Refugee and asylum seeker children have skirted the rules of their detention and set up a Facebook page to speak out about their treatment.

The page, Free the Children NAURU, is run by children in the detention centre and others that have been resettled in the community.

The page shares stories of children living on Nauru, as well as photos, poems and audio messages from the young refugees.

But the administrators must remain anonymous, as children inside the camp are not allowed smartphones and Nauru has laws against using Facebook.

“We started the page because we want to show everyone around the world that we are not forgotten children and not just numbers here in Nauru,” a teenager from the group told ABC reporters.

“We want everyone to hear our voices and the situation we going through.

“We thought if we create this page, many other peoples can see us and feel in our shoes.”

The children want Australian teachers in particular to share the page in class, so their messages can reach other children.

Many young asylum seekers and refugees cannot go to school on Nauru because of a lack of provisions, a low level of teacher adequacy, and especially harassment from other students.
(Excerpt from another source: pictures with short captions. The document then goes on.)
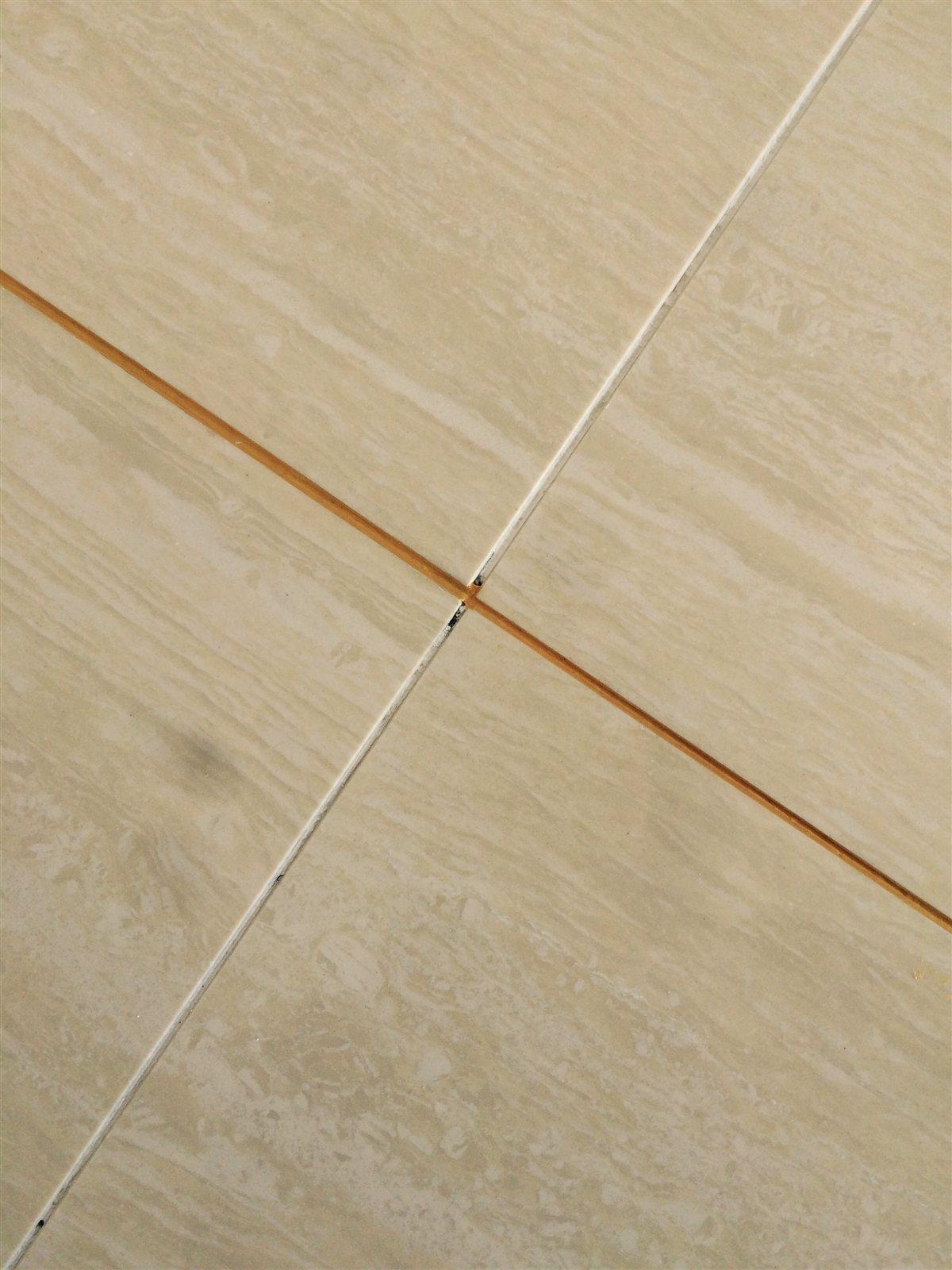 地板瓷砖美缝怎么做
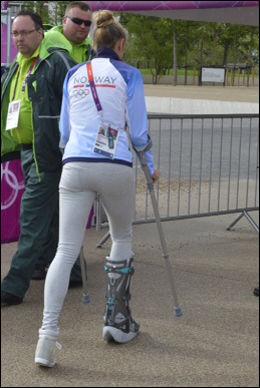 KRYKKER: Ingvill Måkestad Bovim kom til pressetreffet på krykker og var oppløst i tårer da hun snakket om skaden. Foto: Bjørn S Delebekk
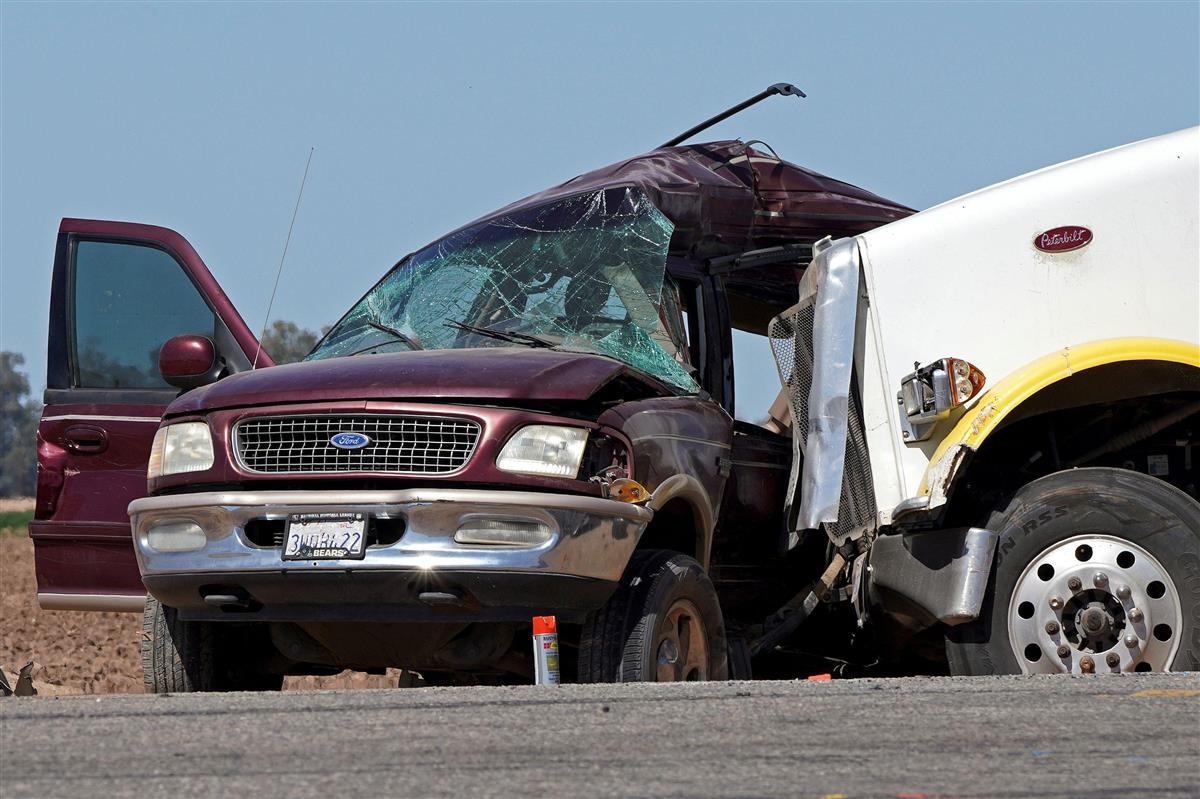 スポーツタイプ多目的車(SUV)とトレーラーが衝突した事故の現場=2日、カリフォルニア州ホルトビル近郊(ロイター)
There was a school in Nauru's detention centre staffed by Australian teachers, but it was closed in April.

“I am trying to get out the story of the kids and other teenager in here... I want those teenagers who is reading our story to share this around... about the kids from detention in Nauru,” a group member said.

“Every moment spent in here is full of painful. I feel like our future is bleak. We hope for people to care.”

There are currently 92 children in detention on Nauru awaiting refugee assessment.

Insiders claim around 80 children have been declared refugees but still live on Nauru, where they are either waiting for vacancies in existing housing, or for new housing to be built.

There are 77 children in detention centres on Australian soil.